In the last decade, one of the most significant technological developments that led to the new broadband wireless generation is the communication via multiple-input multiple-output (MIMO) systems. MIMO technologies have been adopted by many wireless standards such as Long Term Evolution (LTE), Wordlwide interoperability for Microwave Access (WiMAX) and Wireless Local Area Network (WLAN). This is mainly due to their ability to increase the maximum transmission rates, together with the achieved reliability and coverage of current wireless communications, all without the need for additional bandwidth nor transmit power. Nevertheless, the advantages provided by MIMO systems come at the expense of a substantial increase in the cost to deploy multiple antennas and also in the receiver complexity, which has a major impact on the power consumption. Therefore, the design of low-complexity receivers is an important issue which is tackled throughout this thesis.
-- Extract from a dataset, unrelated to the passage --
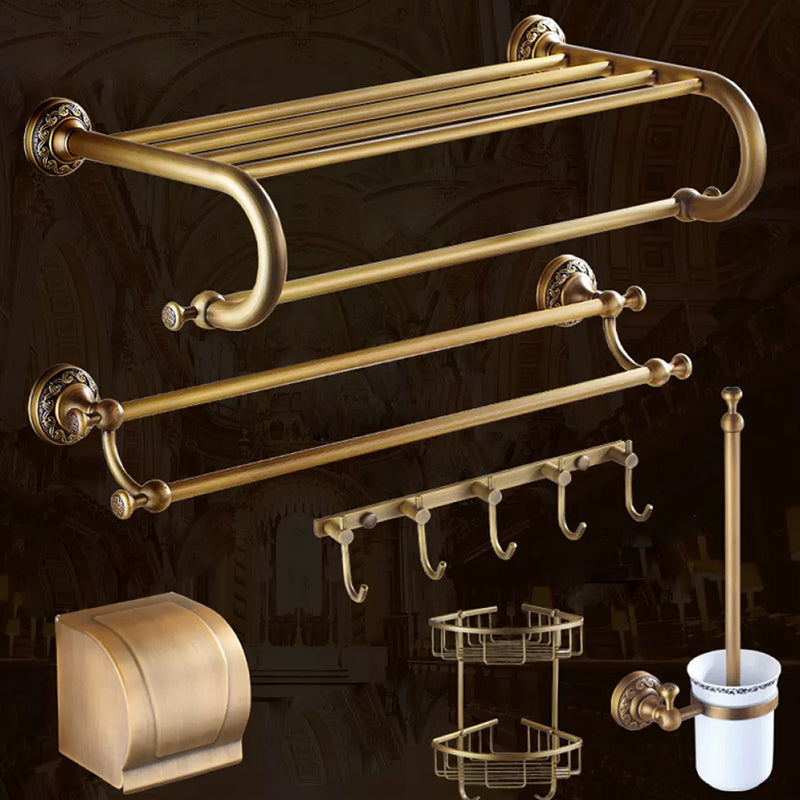 Traditional Brass Bathroom Accessory Set Brushed Bronze Bathroom Set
First, the use of MIMO channel matrix preprocessing techniques to either decrease the computational cost of optimal sphere decoders or to improve the performance of suboptimal linear, successive interference cancellation (SIC) or tree-search detectors is investigated. A detailed overview of two widely employed preprocessing techniques, the Lenstra, Lenstra, Lovasz (LLL) lattice-reduction (LR) algorithm and the vertical Bell-Labs layered space-time zero forcing decision feedback equalization (VBLAST ZF-DFE) ordering, is presented. Both the complexity and performance of these methods are evaluated and compared. In addition, a low-complexity implementation of the VBLAST ZF-DFE is proposed and included in the evaluation.
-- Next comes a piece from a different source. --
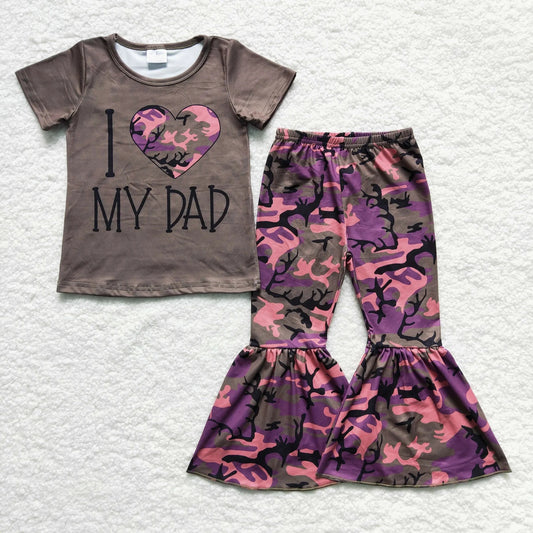 Promotion Baby Girl Camo I love Dad Bell Pants Outfit RTS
Second, a low-complexity tree-search MIMO detector, called the variablebreadth (VB) K-Best detector, is developed. The main idea of this method is to exploit the impact of the channel matrix condition number in data detection in order to decrease the complexity of already proposed detection schemes. In the VB K-Best method, the value of its K parameter is varied depending on the channel matrix condition number. The proposed approach includes a low-complexity condition number estimator stage and a threshold selection method. The results show that the proposed scheme has lower average complexity than a fixed K-Best detector of similar performance. In addition, a second detection scheme is proposed, which employs the idea of condition number thresholding to avoid carrying out a lattice-reduction stage when the channel has already good condition number. This way, a high number of LR calls is avoided while keeping good detection performance. In the third part of this thesis, several contributions which involve the use of LR for MIMO communications are presented. First, the combination of LR with the K-Best algorithm is investigated and alternative implementations that outperform previous proposals are developed. An extended LLL algorithm for LR is proposed to assist the preprocessing part of some lattice-reduction-aided (LRA) K-Best schemes. Finally, this extended LLL algorithm is exploited to decrease the computational cost of several LRA precoding methods. In addition, the most employed signal precoding approaches are evaluated and compared in terms of both computational cost and performance.
Next, the problem of efficient soft detection in MIMO bit-interleaved coded-modulation (MIMO-BICM) systems is addressed. An efficient fixed-complexity demodulator for systems working with quantized reliability information is proposed. This approach reduces the complexity of previously proposed schemes through the combination of two strategies: a novel tree pruning based on quantization and a clipping-based pruning. Results after quantization reveal that a significant complexity reduction is achieved with negligible performance degradation. The last part of the thesis is devoted to the use of Graphic Processing Units (GPU) for the efficient implementation of MIMO receivers. Both a hard-output and a soft-output version of the fixed-complexity sphere decoder are implemented in GPU. Results show that the proposed implementations decrease the computational time required for the data detection stage in MIMO systems considerably, with respect to conventional CPU implementation. Moreover, a fully-parallel soft-output scheme with a GPU-aware preprocessing stage is developed. Again the execution time of the proposed GPU implementation is compared with its execution time on a high performance CPU, showing that the GPU outperforms the CPU. Furthermore, the throughputs of all the algorithms are shown to be higher than those of other recent implementations while ensuring nearly-optimal detection performance.